*Source document*.

********

The National Lottery poses the same problem from a different angle. Can the same God who has overseen so much evil be the hand behind the benevolent flying digit?
The lottery winners have clearly done nothing particularly moral to earn their fortune. That is why the lottery is so popular: we can all hope to win. But undeserved wealth and happiness raise as many problems as do undeserved misery and pain. They make questions about the justice and goodness of God very hard for Christians to handle.
One answer is supplied by a wonderful piece of invective: John Arbuthnot's epitaph on Colonel Francis Chartres, who, "with an inflexible constancy and imitable uniformity of life persisted in spite of age and infirmities in the practice of every human vice excepting prodigality and hypocrisy. His avarice exempted him from the first; his matchless impudence from the second."
The epitaph concludes: "O indignant reader! Think not his life useless to mankind. Providence connived at his execrable designs to give to after ages a conspicuous proof and example of how small estimation is exorbitant wealth in the sight of God, by bestowing it on the most unworthy of mortals."

********

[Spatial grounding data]
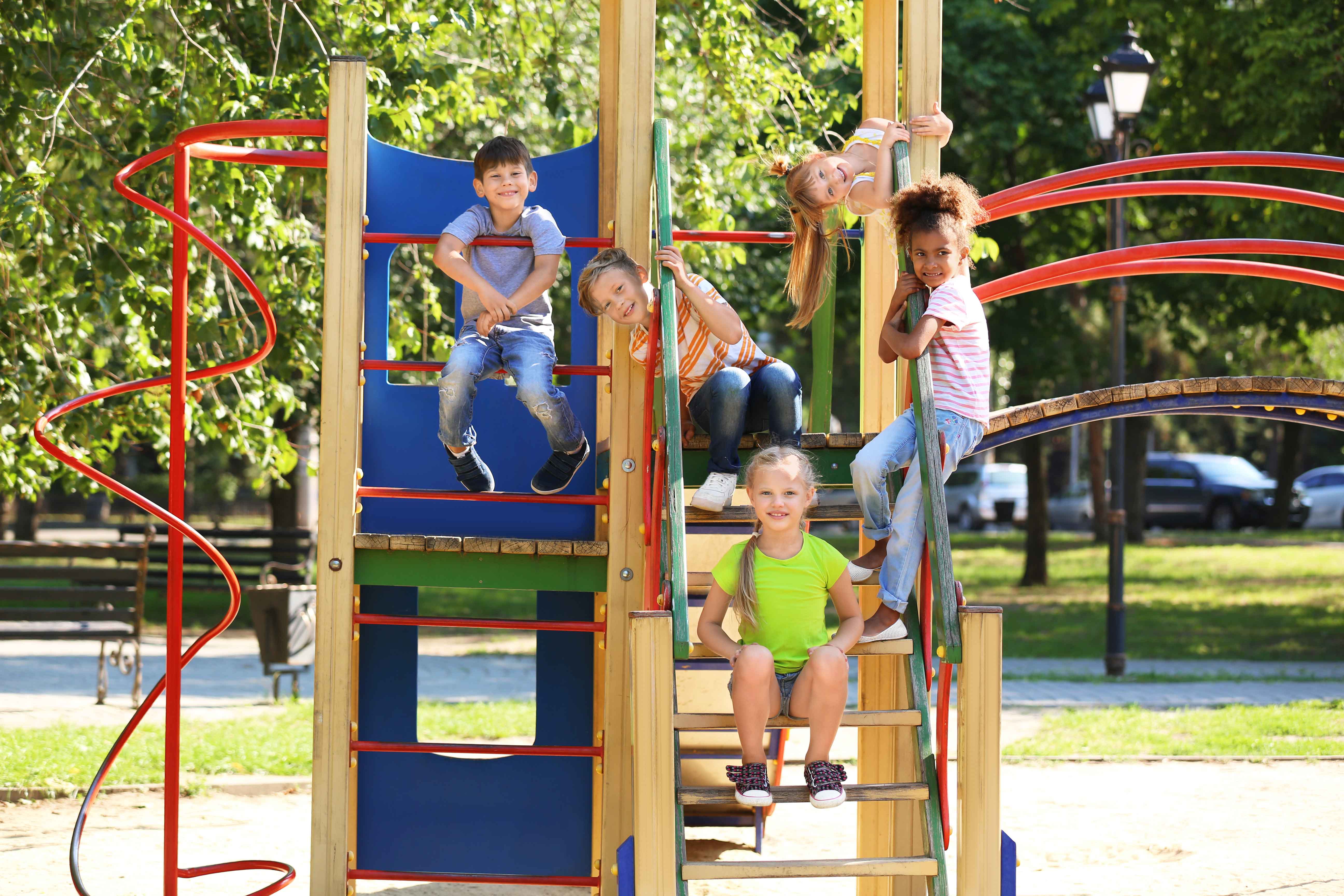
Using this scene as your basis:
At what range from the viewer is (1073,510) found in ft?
108

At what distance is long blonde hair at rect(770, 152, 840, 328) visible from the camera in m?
4.86

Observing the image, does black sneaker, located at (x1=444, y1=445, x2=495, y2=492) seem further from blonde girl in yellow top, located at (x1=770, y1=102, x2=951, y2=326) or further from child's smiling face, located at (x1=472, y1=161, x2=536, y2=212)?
blonde girl in yellow top, located at (x1=770, y1=102, x2=951, y2=326)

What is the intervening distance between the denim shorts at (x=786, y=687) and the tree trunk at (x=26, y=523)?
25.2 metres

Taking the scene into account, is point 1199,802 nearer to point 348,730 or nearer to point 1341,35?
point 348,730

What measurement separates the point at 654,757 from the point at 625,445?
1.37 meters

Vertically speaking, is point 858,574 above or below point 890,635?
above

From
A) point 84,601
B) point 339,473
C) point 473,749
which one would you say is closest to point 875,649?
point 473,749

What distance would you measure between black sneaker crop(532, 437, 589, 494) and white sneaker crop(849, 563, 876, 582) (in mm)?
1200

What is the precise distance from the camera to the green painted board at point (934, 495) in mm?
3713

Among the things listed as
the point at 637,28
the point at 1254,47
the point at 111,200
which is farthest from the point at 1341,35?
the point at 111,200

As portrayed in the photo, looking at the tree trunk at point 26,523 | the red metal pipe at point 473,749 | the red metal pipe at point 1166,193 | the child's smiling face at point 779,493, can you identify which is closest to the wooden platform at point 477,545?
the red metal pipe at point 473,749

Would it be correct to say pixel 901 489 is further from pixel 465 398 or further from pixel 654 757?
pixel 465 398

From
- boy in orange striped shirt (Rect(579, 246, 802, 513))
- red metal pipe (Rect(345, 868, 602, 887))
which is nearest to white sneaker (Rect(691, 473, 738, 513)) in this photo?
boy in orange striped shirt (Rect(579, 246, 802, 513))

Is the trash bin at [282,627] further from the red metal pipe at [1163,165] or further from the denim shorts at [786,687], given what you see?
the denim shorts at [786,687]
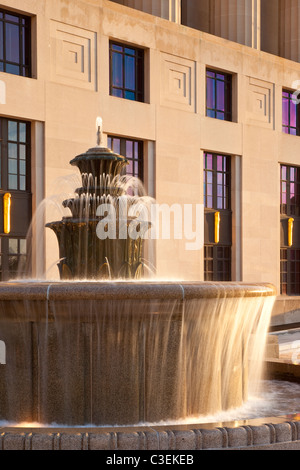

********

*About this exercise*. According to the passage on the National Lottery, which two vices did Colonel Francis Chartres not practice?

*Response for this exercise*. Prodigality and hypocrisy.